Figure 2: Variable-density Poisson-disc sampling pattern in k-space with acceleration factor . The central region of the k-space is fully sampled.

4 Results

4.1 ProGAN training results

After the ProGAN was trained, the images produced by the generator highly resembled the true knee images in the training dataset. For visual comparison, samples of images from the training dataset as well as samples of images generated by the ProGAN after training, cropped to the central region of interest (ROI), are shown in Fig. 3.

Figure 3: (Top) Samples from knee MRI images in the training dataset (Bottom) Samples from generated knee MRI images after training with the ProGAN

4.2 Reconstruction from undersampled validation k-space data using IAGAN

Images reconstructed by use of the IAGAN and the IAGAN-TV methods are compared with the baseline PLS-TV algorithm as well as the CSGM method in Fig. 4.

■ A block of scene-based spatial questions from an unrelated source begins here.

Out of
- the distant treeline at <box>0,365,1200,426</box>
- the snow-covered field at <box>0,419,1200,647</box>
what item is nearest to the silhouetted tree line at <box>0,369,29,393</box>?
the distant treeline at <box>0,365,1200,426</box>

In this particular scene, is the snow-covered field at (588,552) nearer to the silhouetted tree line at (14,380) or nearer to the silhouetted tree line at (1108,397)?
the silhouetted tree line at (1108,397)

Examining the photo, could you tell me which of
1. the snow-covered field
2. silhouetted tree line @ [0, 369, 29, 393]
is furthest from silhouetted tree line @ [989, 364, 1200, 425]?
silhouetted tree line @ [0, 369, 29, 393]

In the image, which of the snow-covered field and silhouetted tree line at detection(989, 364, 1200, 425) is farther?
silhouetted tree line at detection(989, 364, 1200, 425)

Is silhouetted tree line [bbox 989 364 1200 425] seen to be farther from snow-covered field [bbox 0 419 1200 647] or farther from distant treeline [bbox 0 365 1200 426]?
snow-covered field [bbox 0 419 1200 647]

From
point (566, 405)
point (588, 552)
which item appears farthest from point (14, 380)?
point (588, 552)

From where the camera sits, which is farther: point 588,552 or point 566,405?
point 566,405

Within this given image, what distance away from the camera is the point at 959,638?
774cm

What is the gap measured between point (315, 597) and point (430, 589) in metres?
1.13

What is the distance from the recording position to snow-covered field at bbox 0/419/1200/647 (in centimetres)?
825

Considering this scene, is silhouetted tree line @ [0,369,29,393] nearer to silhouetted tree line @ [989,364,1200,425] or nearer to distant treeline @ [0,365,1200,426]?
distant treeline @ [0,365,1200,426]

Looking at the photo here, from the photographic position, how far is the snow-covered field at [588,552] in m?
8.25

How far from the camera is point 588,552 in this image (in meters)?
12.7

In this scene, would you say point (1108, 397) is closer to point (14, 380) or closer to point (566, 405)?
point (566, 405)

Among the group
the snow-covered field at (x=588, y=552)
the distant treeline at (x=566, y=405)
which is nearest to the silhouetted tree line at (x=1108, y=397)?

Figure 4: (Top row) from left to right: Ground truth, ZF reconstruction, PLS-TV reconstruction, CSGM reconstruction, IAGAN reconstruction and IAGAN-TV reconstruction. The meniscular region indicated by the green bracket in the ground truth image is expanded for each reconstruction result at the bottom right corner of each image. (Bottom row) from left to right: Error maps for ZF, PLS-TV, CSGM, IAGAN and IAGAN-TV reconstructions respectively.

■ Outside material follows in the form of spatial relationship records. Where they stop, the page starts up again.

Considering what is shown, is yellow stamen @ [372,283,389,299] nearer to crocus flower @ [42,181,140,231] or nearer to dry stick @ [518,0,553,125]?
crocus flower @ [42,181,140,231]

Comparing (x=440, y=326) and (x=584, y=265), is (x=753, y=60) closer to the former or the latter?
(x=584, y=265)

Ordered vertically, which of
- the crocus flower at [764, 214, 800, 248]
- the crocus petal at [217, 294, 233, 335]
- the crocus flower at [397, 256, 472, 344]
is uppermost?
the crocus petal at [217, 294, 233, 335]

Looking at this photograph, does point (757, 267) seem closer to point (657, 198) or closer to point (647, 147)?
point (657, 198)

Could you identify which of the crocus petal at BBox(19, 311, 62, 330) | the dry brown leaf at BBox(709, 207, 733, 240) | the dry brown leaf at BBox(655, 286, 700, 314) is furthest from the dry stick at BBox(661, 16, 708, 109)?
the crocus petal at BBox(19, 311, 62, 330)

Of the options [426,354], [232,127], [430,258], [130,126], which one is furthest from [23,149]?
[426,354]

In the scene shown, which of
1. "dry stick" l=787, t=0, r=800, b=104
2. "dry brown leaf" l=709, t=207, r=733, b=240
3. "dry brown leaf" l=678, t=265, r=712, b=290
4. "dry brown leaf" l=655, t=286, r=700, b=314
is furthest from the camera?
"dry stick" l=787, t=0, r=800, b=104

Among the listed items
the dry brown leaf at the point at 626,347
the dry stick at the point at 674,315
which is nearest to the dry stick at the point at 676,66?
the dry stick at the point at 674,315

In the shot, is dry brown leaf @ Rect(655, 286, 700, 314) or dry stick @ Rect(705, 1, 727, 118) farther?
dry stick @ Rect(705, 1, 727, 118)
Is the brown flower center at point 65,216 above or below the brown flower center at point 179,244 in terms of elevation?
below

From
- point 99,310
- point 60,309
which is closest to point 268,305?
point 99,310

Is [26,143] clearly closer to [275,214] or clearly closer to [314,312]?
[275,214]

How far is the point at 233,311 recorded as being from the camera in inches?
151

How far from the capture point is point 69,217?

From the results, it can be observed that the IAGAN reconstruction contains fine details in regions that are of potential interest for medical diagnosis and retains the bone texture to a large degree, as compared with the PLS-TV method where these relevant features could not be reliably recovered. This can be further highlighted with an expanded view of the lateral meniscus for each reconstructed image. Radiologists rely on a clear view of the meniscular region in order to detect tears in the knee [vohra2011knee]. However, it can be observed that the meniscus appears oversmoothed in the PLS-TV reconstruction, while for the IAGAN reconstruction, it remains sharp with discernible fine features. On the other hand, the image produced by the CSGM method contains detailed features and texture information similar to knee images in the training data, but lacks fidelity with the observed measurements. The IAGAN-TV reconstruction regularizes the IAGAN solution and can remove some of the grain-like artifacts that may appear due to data incompleteness. The error maps with respect to the ground truth further illustrate the points above.

5 Conclusion

This study demonstrates the use of an image-adaptive GAN-based (IAGAN) algorithm to reconstruct high fidelity MR images from noisy and/or incomplete measurement data. A ProGAN was trained on a publicly available knee MRI dataset and the learned generator was employed in the IAGAN framework to reconstruct images from emulated single-coil raw data. Reconstructed images illustrate that the IAGAN method can recover fine features with diagnostic relevance in the image which may be oversmoothed by traditional sparsity-based reconstruction methods. Moreover, the IAGAN algorithm maintains data consistency while the CSGM method fails to maintain fidelity with the observed measurements, which is critical for medical diagnosis. In the context of MRI, it will be important to extend the current implementation to reconstruct images from subsampled multi-coil raw data, as well as investigate the impact of IAGAN-based reconstruction across different patient volumes, slices and data-acquisition protocols. Comparison of the IAGAN method with other recent deep learning-based reconstruction solutions for accelerated MRI, [yang2016admmnet, hammernik2018vnn] as well as existing GAN-based reconstruction approaches [quan2017cyclicGANMRI, mardani2019gancs] will be studied in the future. Further, the IAGAN may be implemented in other imaging modalities such as low-dose x-ray CT, where such a GAN-constrained reconstruction method may help to reduce the amount of ionizing radiation in the patient’s body. Finally, there remains a need to perform reader studies as well as quantitative analysis of the IAGAN-based reconstruction method.


This work is original and has not been submitted for publication or presentation elsewhere.